Turner and company asked: “If we wanted to restart the brand….what would we value?” A commitment to the brand’s core outsider identity, style as articulated in early models, and an emphasis on quality led Turner on multiple trips to China to survey suppliers in early 2017. Eventually, the company settled on a manufacturing partner with a background in outdoor gear and hiking shoes.

“We’ve spent the last few years scouring the globe for the best material sourcing, reputable factories, advanced construction techniques, and time-tested fundamentals to build our best shoes yet. No cheap synthetics, no corners cut.”

Eventually, True settled on two designs: The Original, which, not surprisingly, has much in common with the zero-drop 2009 industry disrupting model, and the Outsider: a more athletic-style shoe positioned to attract a broader audience.

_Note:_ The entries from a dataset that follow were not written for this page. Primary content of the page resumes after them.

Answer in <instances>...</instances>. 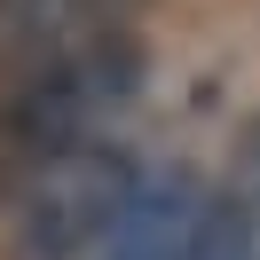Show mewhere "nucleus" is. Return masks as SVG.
Here are the masks:
<instances>
[{"label":"nucleus","mask_w":260,"mask_h":260,"mask_svg":"<svg viewBox=\"0 0 260 260\" xmlns=\"http://www.w3.org/2000/svg\"><path fill=\"white\" fill-rule=\"evenodd\" d=\"M150 166L126 142H79L55 166H40L8 205H0V244L8 260H95L111 244V229L126 221L134 189Z\"/></svg>","instance_id":"nucleus-1"},{"label":"nucleus","mask_w":260,"mask_h":260,"mask_svg":"<svg viewBox=\"0 0 260 260\" xmlns=\"http://www.w3.org/2000/svg\"><path fill=\"white\" fill-rule=\"evenodd\" d=\"M213 189L189 174V166H150L142 189H134L126 221L111 229L95 260H197V229H205Z\"/></svg>","instance_id":"nucleus-2"},{"label":"nucleus","mask_w":260,"mask_h":260,"mask_svg":"<svg viewBox=\"0 0 260 260\" xmlns=\"http://www.w3.org/2000/svg\"><path fill=\"white\" fill-rule=\"evenodd\" d=\"M134 8H150V0H103V16H118V24H126Z\"/></svg>","instance_id":"nucleus-3"},{"label":"nucleus","mask_w":260,"mask_h":260,"mask_svg":"<svg viewBox=\"0 0 260 260\" xmlns=\"http://www.w3.org/2000/svg\"><path fill=\"white\" fill-rule=\"evenodd\" d=\"M8 8H16V0H0V40H8Z\"/></svg>","instance_id":"nucleus-4"}]
</instances>
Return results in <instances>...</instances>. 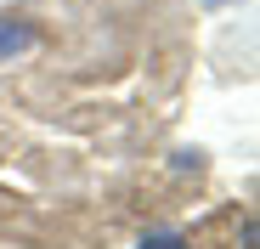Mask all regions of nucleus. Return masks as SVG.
I'll return each instance as SVG.
<instances>
[{
  "mask_svg": "<svg viewBox=\"0 0 260 249\" xmlns=\"http://www.w3.org/2000/svg\"><path fill=\"white\" fill-rule=\"evenodd\" d=\"M34 46V28L23 23V17H0V57H17V51H28Z\"/></svg>",
  "mask_w": 260,
  "mask_h": 249,
  "instance_id": "obj_1",
  "label": "nucleus"
},
{
  "mask_svg": "<svg viewBox=\"0 0 260 249\" xmlns=\"http://www.w3.org/2000/svg\"><path fill=\"white\" fill-rule=\"evenodd\" d=\"M142 249H187V238H176V232H147Z\"/></svg>",
  "mask_w": 260,
  "mask_h": 249,
  "instance_id": "obj_2",
  "label": "nucleus"
}]
</instances>
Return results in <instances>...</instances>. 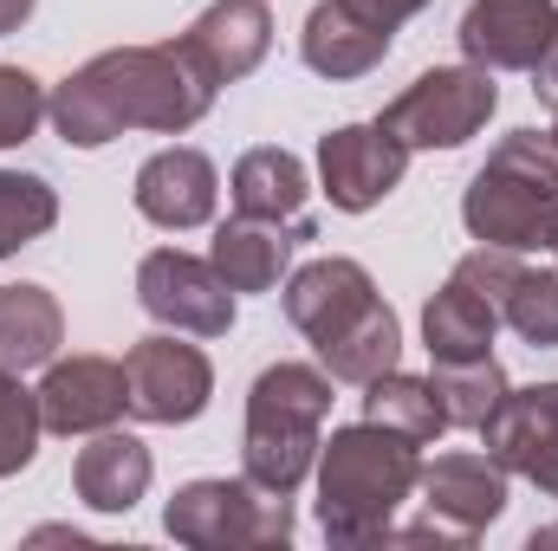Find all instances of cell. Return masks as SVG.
<instances>
[{
	"instance_id": "cell-1",
	"label": "cell",
	"mask_w": 558,
	"mask_h": 551,
	"mask_svg": "<svg viewBox=\"0 0 558 551\" xmlns=\"http://www.w3.org/2000/svg\"><path fill=\"white\" fill-rule=\"evenodd\" d=\"M208 105H215V85L189 65L182 46H118L78 65L46 98V118L72 149H98L124 131L182 137L189 124L208 118Z\"/></svg>"
},
{
	"instance_id": "cell-2",
	"label": "cell",
	"mask_w": 558,
	"mask_h": 551,
	"mask_svg": "<svg viewBox=\"0 0 558 551\" xmlns=\"http://www.w3.org/2000/svg\"><path fill=\"white\" fill-rule=\"evenodd\" d=\"M286 318L312 338L318 364L331 383H371L384 370H397L403 357V325L397 311L377 298L371 273L357 260H312L286 279Z\"/></svg>"
},
{
	"instance_id": "cell-3",
	"label": "cell",
	"mask_w": 558,
	"mask_h": 551,
	"mask_svg": "<svg viewBox=\"0 0 558 551\" xmlns=\"http://www.w3.org/2000/svg\"><path fill=\"white\" fill-rule=\"evenodd\" d=\"M422 454L410 434L357 421L318 448V526L331 546H384L397 506L416 493Z\"/></svg>"
},
{
	"instance_id": "cell-4",
	"label": "cell",
	"mask_w": 558,
	"mask_h": 551,
	"mask_svg": "<svg viewBox=\"0 0 558 551\" xmlns=\"http://www.w3.org/2000/svg\"><path fill=\"white\" fill-rule=\"evenodd\" d=\"M461 221L481 247L539 254L558 234V143L539 131H513L487 156V169L461 195Z\"/></svg>"
},
{
	"instance_id": "cell-5",
	"label": "cell",
	"mask_w": 558,
	"mask_h": 551,
	"mask_svg": "<svg viewBox=\"0 0 558 551\" xmlns=\"http://www.w3.org/2000/svg\"><path fill=\"white\" fill-rule=\"evenodd\" d=\"M325 415H331V377L312 364H274L247 390V480L267 493H299L305 474L318 467L325 448Z\"/></svg>"
},
{
	"instance_id": "cell-6",
	"label": "cell",
	"mask_w": 558,
	"mask_h": 551,
	"mask_svg": "<svg viewBox=\"0 0 558 551\" xmlns=\"http://www.w3.org/2000/svg\"><path fill=\"white\" fill-rule=\"evenodd\" d=\"M162 526L195 551H267L292 539V493H267L254 480H189L162 506Z\"/></svg>"
},
{
	"instance_id": "cell-7",
	"label": "cell",
	"mask_w": 558,
	"mask_h": 551,
	"mask_svg": "<svg viewBox=\"0 0 558 551\" xmlns=\"http://www.w3.org/2000/svg\"><path fill=\"white\" fill-rule=\"evenodd\" d=\"M494 105H500L494 72H481V65H435V72H422L377 124L397 143H410V149H461L468 137L487 131Z\"/></svg>"
},
{
	"instance_id": "cell-8",
	"label": "cell",
	"mask_w": 558,
	"mask_h": 551,
	"mask_svg": "<svg viewBox=\"0 0 558 551\" xmlns=\"http://www.w3.org/2000/svg\"><path fill=\"white\" fill-rule=\"evenodd\" d=\"M137 298L156 325L189 331V338H221L234 325V285L215 273V260H195L182 247H156L143 260Z\"/></svg>"
},
{
	"instance_id": "cell-9",
	"label": "cell",
	"mask_w": 558,
	"mask_h": 551,
	"mask_svg": "<svg viewBox=\"0 0 558 551\" xmlns=\"http://www.w3.org/2000/svg\"><path fill=\"white\" fill-rule=\"evenodd\" d=\"M124 383H131V415L137 421H195L215 396V370L195 344L182 338H143L124 351Z\"/></svg>"
},
{
	"instance_id": "cell-10",
	"label": "cell",
	"mask_w": 558,
	"mask_h": 551,
	"mask_svg": "<svg viewBox=\"0 0 558 551\" xmlns=\"http://www.w3.org/2000/svg\"><path fill=\"white\" fill-rule=\"evenodd\" d=\"M487 454L533 480L546 500H558V383H533V390H507L500 409L481 421Z\"/></svg>"
},
{
	"instance_id": "cell-11",
	"label": "cell",
	"mask_w": 558,
	"mask_h": 551,
	"mask_svg": "<svg viewBox=\"0 0 558 551\" xmlns=\"http://www.w3.org/2000/svg\"><path fill=\"white\" fill-rule=\"evenodd\" d=\"M410 169V143H397L384 124H344L331 137H318V182L331 195V208L364 215L377 208Z\"/></svg>"
},
{
	"instance_id": "cell-12",
	"label": "cell",
	"mask_w": 558,
	"mask_h": 551,
	"mask_svg": "<svg viewBox=\"0 0 558 551\" xmlns=\"http://www.w3.org/2000/svg\"><path fill=\"white\" fill-rule=\"evenodd\" d=\"M558 39L553 0H474L461 13V52L481 72H533Z\"/></svg>"
},
{
	"instance_id": "cell-13",
	"label": "cell",
	"mask_w": 558,
	"mask_h": 551,
	"mask_svg": "<svg viewBox=\"0 0 558 551\" xmlns=\"http://www.w3.org/2000/svg\"><path fill=\"white\" fill-rule=\"evenodd\" d=\"M175 46H182L189 65L221 91V85L247 78V72L274 52V7H267V0H215Z\"/></svg>"
},
{
	"instance_id": "cell-14",
	"label": "cell",
	"mask_w": 558,
	"mask_h": 551,
	"mask_svg": "<svg viewBox=\"0 0 558 551\" xmlns=\"http://www.w3.org/2000/svg\"><path fill=\"white\" fill-rule=\"evenodd\" d=\"M422 506L428 519H441L448 532H461L468 546L507 513V467L494 454H435L422 467Z\"/></svg>"
},
{
	"instance_id": "cell-15",
	"label": "cell",
	"mask_w": 558,
	"mask_h": 551,
	"mask_svg": "<svg viewBox=\"0 0 558 551\" xmlns=\"http://www.w3.org/2000/svg\"><path fill=\"white\" fill-rule=\"evenodd\" d=\"M39 415H46L52 434H98V428H118V415H131L124 364H111V357L52 364L46 383H39Z\"/></svg>"
},
{
	"instance_id": "cell-16",
	"label": "cell",
	"mask_w": 558,
	"mask_h": 551,
	"mask_svg": "<svg viewBox=\"0 0 558 551\" xmlns=\"http://www.w3.org/2000/svg\"><path fill=\"white\" fill-rule=\"evenodd\" d=\"M215 195H221V182H215V162L202 149L175 143V149L149 156L137 169V215L156 221V228H169V234L215 221Z\"/></svg>"
},
{
	"instance_id": "cell-17",
	"label": "cell",
	"mask_w": 558,
	"mask_h": 551,
	"mask_svg": "<svg viewBox=\"0 0 558 551\" xmlns=\"http://www.w3.org/2000/svg\"><path fill=\"white\" fill-rule=\"evenodd\" d=\"M299 241H312V221H305V215H299V221L234 215V221L215 228V254H208V260H215V273L228 279L234 292H274Z\"/></svg>"
},
{
	"instance_id": "cell-18",
	"label": "cell",
	"mask_w": 558,
	"mask_h": 551,
	"mask_svg": "<svg viewBox=\"0 0 558 551\" xmlns=\"http://www.w3.org/2000/svg\"><path fill=\"white\" fill-rule=\"evenodd\" d=\"M149 474H156L149 448L137 434H118V428H98L72 461V487L92 513H131L149 493Z\"/></svg>"
},
{
	"instance_id": "cell-19",
	"label": "cell",
	"mask_w": 558,
	"mask_h": 551,
	"mask_svg": "<svg viewBox=\"0 0 558 551\" xmlns=\"http://www.w3.org/2000/svg\"><path fill=\"white\" fill-rule=\"evenodd\" d=\"M494 331H500V305L481 298L468 279H448V285L422 305V344H428L435 364L494 357Z\"/></svg>"
},
{
	"instance_id": "cell-20",
	"label": "cell",
	"mask_w": 558,
	"mask_h": 551,
	"mask_svg": "<svg viewBox=\"0 0 558 551\" xmlns=\"http://www.w3.org/2000/svg\"><path fill=\"white\" fill-rule=\"evenodd\" d=\"M390 39H397V33L364 26V20H357V13H344L338 0H318V7H312V20H305L299 52H305V65H312L318 78H364L371 65H384Z\"/></svg>"
},
{
	"instance_id": "cell-21",
	"label": "cell",
	"mask_w": 558,
	"mask_h": 551,
	"mask_svg": "<svg viewBox=\"0 0 558 551\" xmlns=\"http://www.w3.org/2000/svg\"><path fill=\"white\" fill-rule=\"evenodd\" d=\"M59 338H65V318L46 285H0V370L52 364Z\"/></svg>"
},
{
	"instance_id": "cell-22",
	"label": "cell",
	"mask_w": 558,
	"mask_h": 551,
	"mask_svg": "<svg viewBox=\"0 0 558 551\" xmlns=\"http://www.w3.org/2000/svg\"><path fill=\"white\" fill-rule=\"evenodd\" d=\"M305 162L292 149H247L234 162V215H260V221H299L305 215Z\"/></svg>"
},
{
	"instance_id": "cell-23",
	"label": "cell",
	"mask_w": 558,
	"mask_h": 551,
	"mask_svg": "<svg viewBox=\"0 0 558 551\" xmlns=\"http://www.w3.org/2000/svg\"><path fill=\"white\" fill-rule=\"evenodd\" d=\"M364 421L397 428V434H410L416 448L448 428V415L435 403V383H428V377H403V370H384V377L364 383Z\"/></svg>"
},
{
	"instance_id": "cell-24",
	"label": "cell",
	"mask_w": 558,
	"mask_h": 551,
	"mask_svg": "<svg viewBox=\"0 0 558 551\" xmlns=\"http://www.w3.org/2000/svg\"><path fill=\"white\" fill-rule=\"evenodd\" d=\"M435 403L448 415V428H474L481 434V421L500 409V396L513 390L507 383V370L494 364V357H474V364H435Z\"/></svg>"
},
{
	"instance_id": "cell-25",
	"label": "cell",
	"mask_w": 558,
	"mask_h": 551,
	"mask_svg": "<svg viewBox=\"0 0 558 551\" xmlns=\"http://www.w3.org/2000/svg\"><path fill=\"white\" fill-rule=\"evenodd\" d=\"M59 221V195L46 175H20V169H0V260L33 247L46 228Z\"/></svg>"
},
{
	"instance_id": "cell-26",
	"label": "cell",
	"mask_w": 558,
	"mask_h": 551,
	"mask_svg": "<svg viewBox=\"0 0 558 551\" xmlns=\"http://www.w3.org/2000/svg\"><path fill=\"white\" fill-rule=\"evenodd\" d=\"M500 325H513L526 344H539V351H558V267L553 273H533V267H520V279L507 285V298H500Z\"/></svg>"
},
{
	"instance_id": "cell-27",
	"label": "cell",
	"mask_w": 558,
	"mask_h": 551,
	"mask_svg": "<svg viewBox=\"0 0 558 551\" xmlns=\"http://www.w3.org/2000/svg\"><path fill=\"white\" fill-rule=\"evenodd\" d=\"M46 415H39V390L20 383V370H0V480L20 474L39 454Z\"/></svg>"
},
{
	"instance_id": "cell-28",
	"label": "cell",
	"mask_w": 558,
	"mask_h": 551,
	"mask_svg": "<svg viewBox=\"0 0 558 551\" xmlns=\"http://www.w3.org/2000/svg\"><path fill=\"white\" fill-rule=\"evenodd\" d=\"M39 118H46V91H39V78L20 72V65H0V149L26 143L33 131H39Z\"/></svg>"
},
{
	"instance_id": "cell-29",
	"label": "cell",
	"mask_w": 558,
	"mask_h": 551,
	"mask_svg": "<svg viewBox=\"0 0 558 551\" xmlns=\"http://www.w3.org/2000/svg\"><path fill=\"white\" fill-rule=\"evenodd\" d=\"M338 7H344V13H357V20H364V26H377V33H397L403 20H416L428 0H338Z\"/></svg>"
},
{
	"instance_id": "cell-30",
	"label": "cell",
	"mask_w": 558,
	"mask_h": 551,
	"mask_svg": "<svg viewBox=\"0 0 558 551\" xmlns=\"http://www.w3.org/2000/svg\"><path fill=\"white\" fill-rule=\"evenodd\" d=\"M533 91H539V105H553L558 111V39L546 46V59L533 65Z\"/></svg>"
},
{
	"instance_id": "cell-31",
	"label": "cell",
	"mask_w": 558,
	"mask_h": 551,
	"mask_svg": "<svg viewBox=\"0 0 558 551\" xmlns=\"http://www.w3.org/2000/svg\"><path fill=\"white\" fill-rule=\"evenodd\" d=\"M26 13H33V0H0V33H20Z\"/></svg>"
},
{
	"instance_id": "cell-32",
	"label": "cell",
	"mask_w": 558,
	"mask_h": 551,
	"mask_svg": "<svg viewBox=\"0 0 558 551\" xmlns=\"http://www.w3.org/2000/svg\"><path fill=\"white\" fill-rule=\"evenodd\" d=\"M539 546H558V526H546V532H533V551Z\"/></svg>"
},
{
	"instance_id": "cell-33",
	"label": "cell",
	"mask_w": 558,
	"mask_h": 551,
	"mask_svg": "<svg viewBox=\"0 0 558 551\" xmlns=\"http://www.w3.org/2000/svg\"><path fill=\"white\" fill-rule=\"evenodd\" d=\"M546 254H553V260H558V234H553V247H546Z\"/></svg>"
},
{
	"instance_id": "cell-34",
	"label": "cell",
	"mask_w": 558,
	"mask_h": 551,
	"mask_svg": "<svg viewBox=\"0 0 558 551\" xmlns=\"http://www.w3.org/2000/svg\"><path fill=\"white\" fill-rule=\"evenodd\" d=\"M553 143H558V124H553Z\"/></svg>"
}]
</instances>
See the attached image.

True Linkswear Original: $149

The company emphasizes the similarity in feel between the Original and early True Linkswear models, suggesting that players will feel and connect to the course “in a whole new way.”

  • Gray, White, Black colorways
  • Waterproof full grain leather
  • Thin sole with classic True zero-drop heel
  • 12.1 oz
  • Sockfit liner for comfort
  • Natural width box toe

True Linkswear Outsider: $169

With the Outsider, True Linkswear asked: “What if a golf shoe could be more? Look natural in more environments?”

  • Grey/navy, black, white colorways
  • EVA midsole for lightweight cushioning
  • Full grain waterproof leather
  • 13.1 oz (thicker midsole than the Original)

The company envisions both shoes being worn on course and off.

True Linkswear introduced the more durable and better-performing Cross Life Tread with both models. Turner says the tread is so good, you can wear the shoes hiking.

Both models are available now through the company website only. True Linkswear plans to enter retail shops slowly and selectively.